··· Data supplied ···

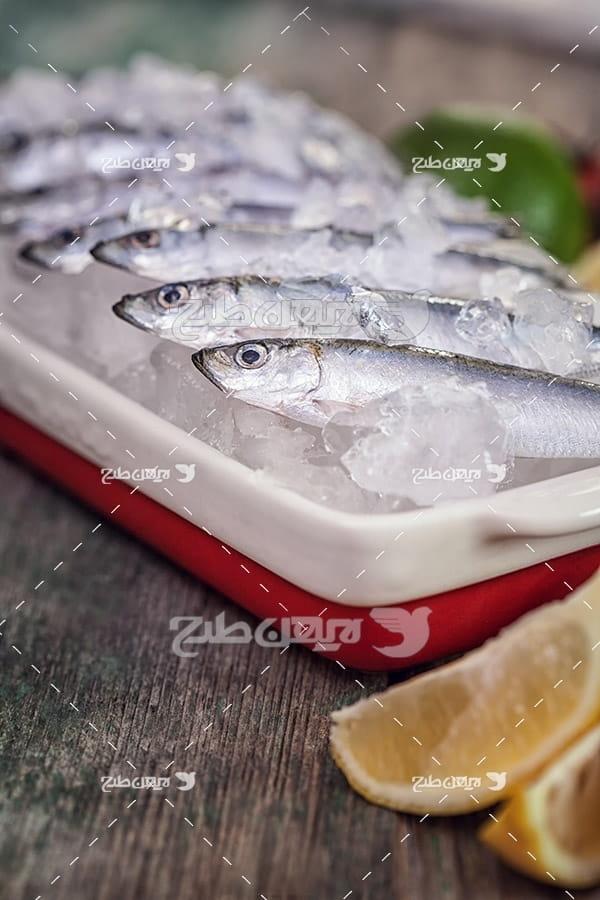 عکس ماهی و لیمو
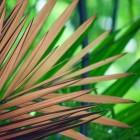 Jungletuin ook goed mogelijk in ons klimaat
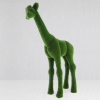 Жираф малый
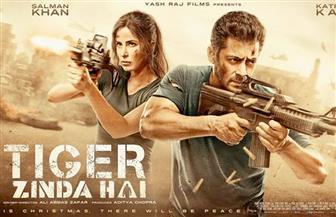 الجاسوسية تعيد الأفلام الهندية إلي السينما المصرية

···
··· Data supplied ···

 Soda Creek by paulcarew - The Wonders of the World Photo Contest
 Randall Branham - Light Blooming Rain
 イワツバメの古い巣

···
··· Data supplied ···

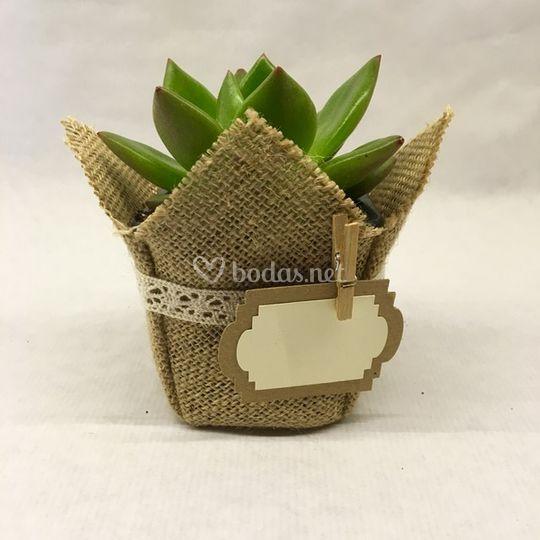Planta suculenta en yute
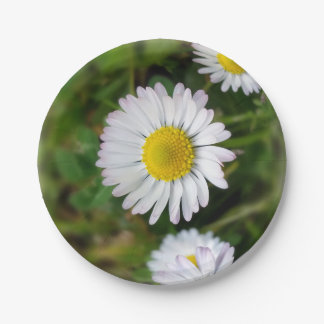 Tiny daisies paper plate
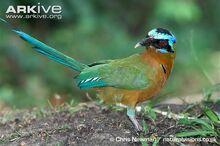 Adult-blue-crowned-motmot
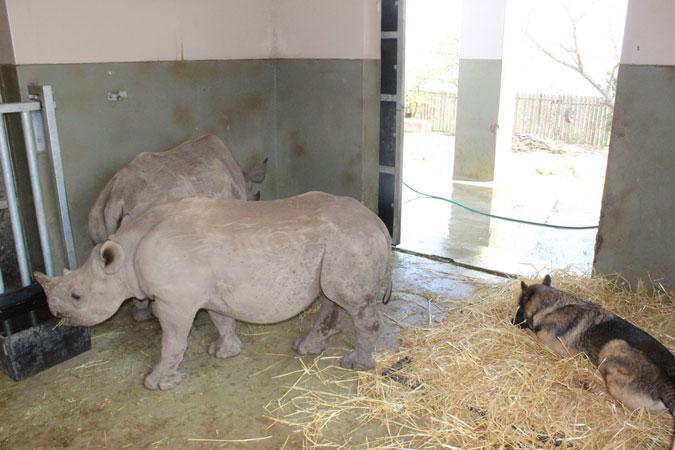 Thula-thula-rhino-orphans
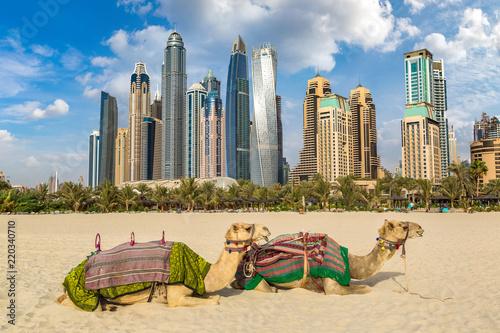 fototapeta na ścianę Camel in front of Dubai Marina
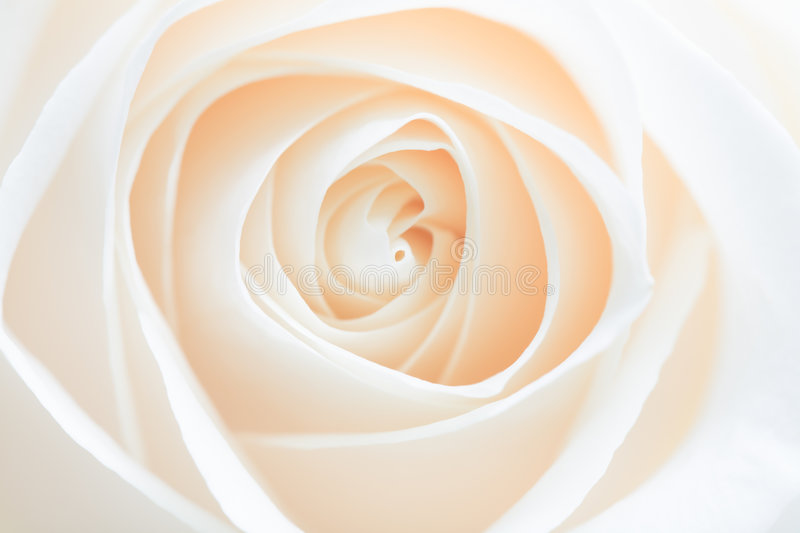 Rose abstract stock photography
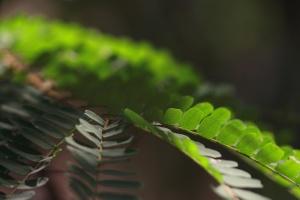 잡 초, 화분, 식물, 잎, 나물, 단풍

···

Among the records above, locate the line containing "Adult-blue-crowned-motmot" and the line containing "잡 초, 화분, 식물, 잎, 나물, 단풍", then transcribe exactly the lines starting at the first and ending at the second, with no pictures.

 Adult-blue-crowned-motmot
 Thula-thula-rhino-orphans
 fototapeta na ścianę Camel in front of Dubai Marina
 Rose abstract stock photography
 잡 초, 화분, 식물, 잎, 나물, 단풍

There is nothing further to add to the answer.